Vester-Andersen T, Christiansen C, Hansen A, Sørensen M, Meisler C
Acta Anaesthesiol Scand. 1981 Apr;25(2):81-4. doi: 10.1111/j.1399-6576.1981.tb01612.x.
In a prospective clinical study including 100 patients, the consequences of using the interscalene approach to block the brachial plexus were investigated according to the area of analgesia, complications, and blood concentrations of local anesthetics. Sufficient analgesia of the shoulder and the upper part of the arm was obtained in 98-99% of the cases, whilst the area of analgesia in the forearm and the hand was more variable. In two groups, with 10 patients in each group, the blood concentration was measured during the first 50 min after injection in the neurovascular sheath by either the interscalene or the axillary approach.
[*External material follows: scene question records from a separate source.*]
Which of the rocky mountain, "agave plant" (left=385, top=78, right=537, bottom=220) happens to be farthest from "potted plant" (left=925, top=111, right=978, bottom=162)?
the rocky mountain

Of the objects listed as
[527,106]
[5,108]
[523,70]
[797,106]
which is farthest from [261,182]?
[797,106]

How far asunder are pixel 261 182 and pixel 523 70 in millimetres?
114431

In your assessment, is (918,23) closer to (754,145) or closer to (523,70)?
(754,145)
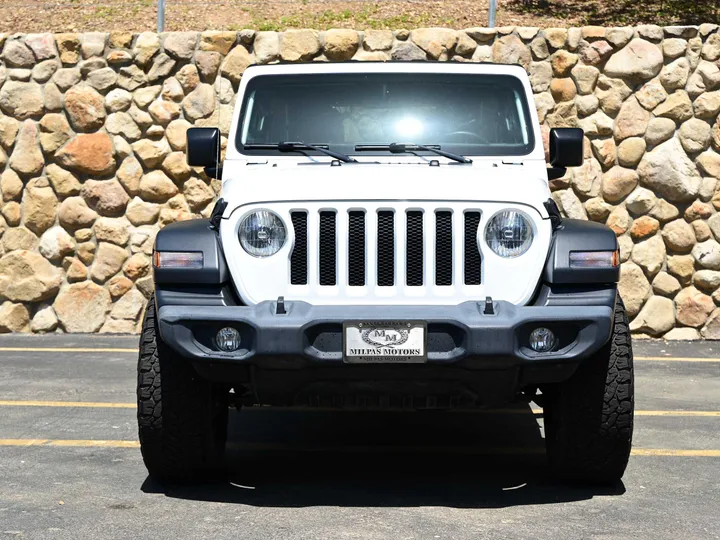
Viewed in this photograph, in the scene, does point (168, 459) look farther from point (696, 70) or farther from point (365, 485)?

The peak values were at the same level in the two groups, but there was a much more rapid rise in concentration in the interscalene group. No toxic reactions were seen. The complications were in accordance with those reported in other publications.
在一项纳入100例患者的前瞻性临床研究中,根据镇痛区域、并发症以及局部麻醉药的血药浓度,对采用肌间沟入路阻滞臂丛神经的后果进行了研究。98%至99%的病例获得了肩部和上臂上部充分的镇痛效果,而前臂和手部的镇痛区域则更具变异性。在两组中,每组10例患者,通过肌间沟或腋窝入路在神经血管鞘内注射后最初50分钟内测量血药浓度。两组的峰值处于同一水平,但肌间沟组的浓度上升要快得多。未观察到毒性反应。并发症与其他出版物报道的一致。